Exfiltration Challenge
The first 300pts challenge…Thanks to manas3 for bringing this prize to our team.
Exfiltration
MEDIUM FORENSIC
A conversation between two terrorist groups has been intercepted. It is possible that very sensitive data was transmitted during the communication.
Flag : CTF_*
we were given a pcap file. Let’s open it with Wireshark to see the content.
A ton of DNS requests.
A while ago I was watching a replay of a DEF CON presentation (the most famous hacker convention in the world) where the presenter was talking about this technique that allows to exfiltrate data through DNS requests. You have to know that in a network, the least monitored flow is the DNS flow, what an ingenious idea to steal a company’s data under the nose of the engineers and their firewall army.
Let’s start by looking at the statistics of all this stream.
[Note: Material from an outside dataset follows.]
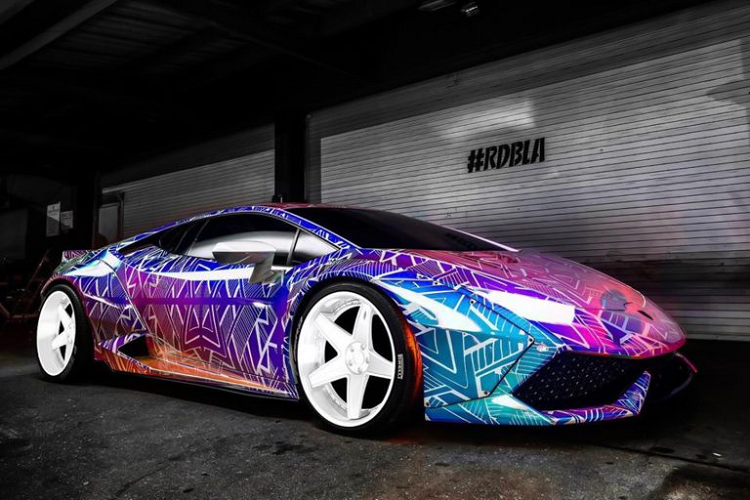 Ngắm Lamborghini Huracan Liberty Walk màu độc của Chris Brown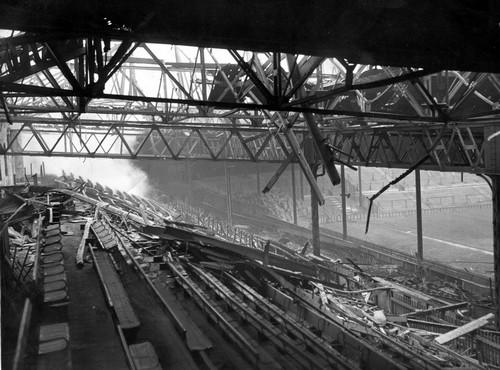 Разрушенная трибуна Old Trafford. 1948 год.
The pcap file is divided into 2 types of dns requests (A and CNAME). Take a look at this site iana.org or on the internet to see more about the types of dns requests and their value.
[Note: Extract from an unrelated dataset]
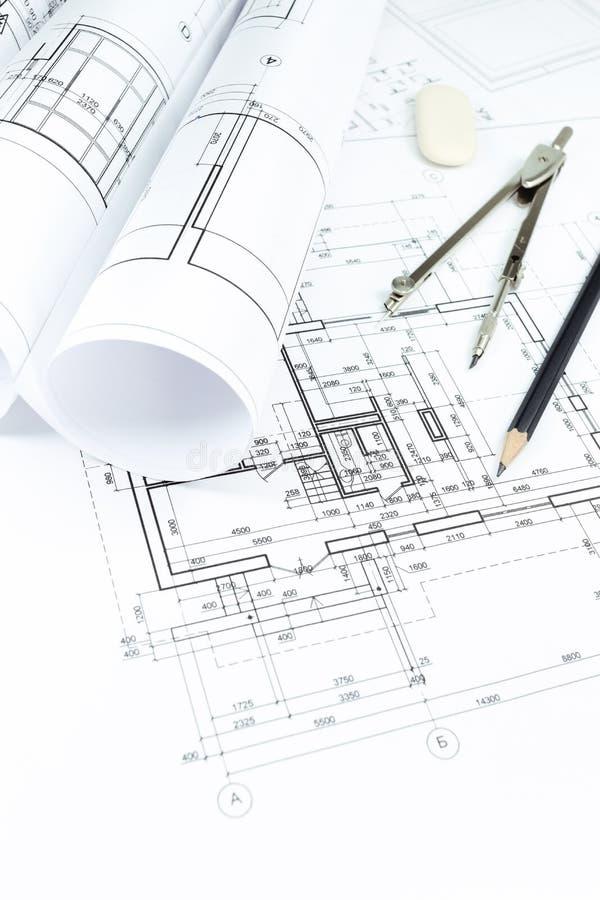 图纸、卷和绘图工具 免版税库存照片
┌──(kali㉿kali)-[~/CTFs/HackerlabCTF/Stages/Exfiltration]
└─$ tshark -r capture.pcap -qz dns,tree
======================================================================================================================================================
DNS:
Topic / Item Count Average Min Val Max Val Rate (ms) Percent Burst Rate Burst Start
------------------------------------------------------------------------------------------------------------------------
--snip--
Query Type 1550 0.0141 100.00% 0.0400 12.539
CNAME (Canonical NAME for an alias) 1172 0.0106 75.61% 0.0200 12.284
A (Host Address) 378 0.0034 24.39% 0.0200 0.000
Class 1550 0.0141 100.00% 0.0400 12.539
--snip--
Let’s get the data we are interested in. Tshark the command line version of wireshark does a good job. The first time I didn’t notice, but as you can see there are duplicates. We will filter the type A and CNAME queries in different files
┌──(kali㉿kali)-[~/CTFs/HackerlabCTF/Basic/Exfiltration]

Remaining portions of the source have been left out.